遺言書でお墓・仏壇の承継者(祭祀承継者)を指定できる?——書き方と注意点
お墓や仏壇を誰が引き継ぐかは相続財産とは別のルールで決まります。祭祀承継者を遺言書で指定する方法と注意点を解説します。
お墓・仏壇は「相続財産」とは扱いが違う
お墓や仏壇、位牌などの祭祀財産は、民法上「相続財産」には含まれず、遺産分割の対象になりません。慣習に従って承継されるのが原則ですが、被相続人が遺言書で祭祀承継者を指定していれば、その指定が最優先されます。
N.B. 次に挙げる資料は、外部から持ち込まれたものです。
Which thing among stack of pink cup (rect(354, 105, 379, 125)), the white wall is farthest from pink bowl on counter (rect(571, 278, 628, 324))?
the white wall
「長男が継ぐもの」といった思い込みでトラブルになるケースもあるため、希望がある場合は明確に書き残しておくことが重要です。
遺言書での書き方のポイント
祭祀承継者の指定は、「祭祀を主宰すべき者として、長女〇〇(生年月日)を指定する」のように対象者と承継させる祭祀財産の範囲を具体的に記載します。公正証書遺言であれば公証人のチェックが入るため書き漏れを防ぎやすく、自筆証書遺言の場合は法務局の保管制度を併用すると紛失・改ざんのリスクを減らせます。
承継者に負担がかかることも考慮する
祭祀承継者にはお墓の管理費用や法要の主催といった経済的・時間的な負担が伴います。指定するだけでなく、生前に本人の意向を確認し、必要であれば管理費用に充てる財産を別途多めに相続させるなどの配慮をしておくと、家族間の不公平感によるトラブルを避けやすくなります。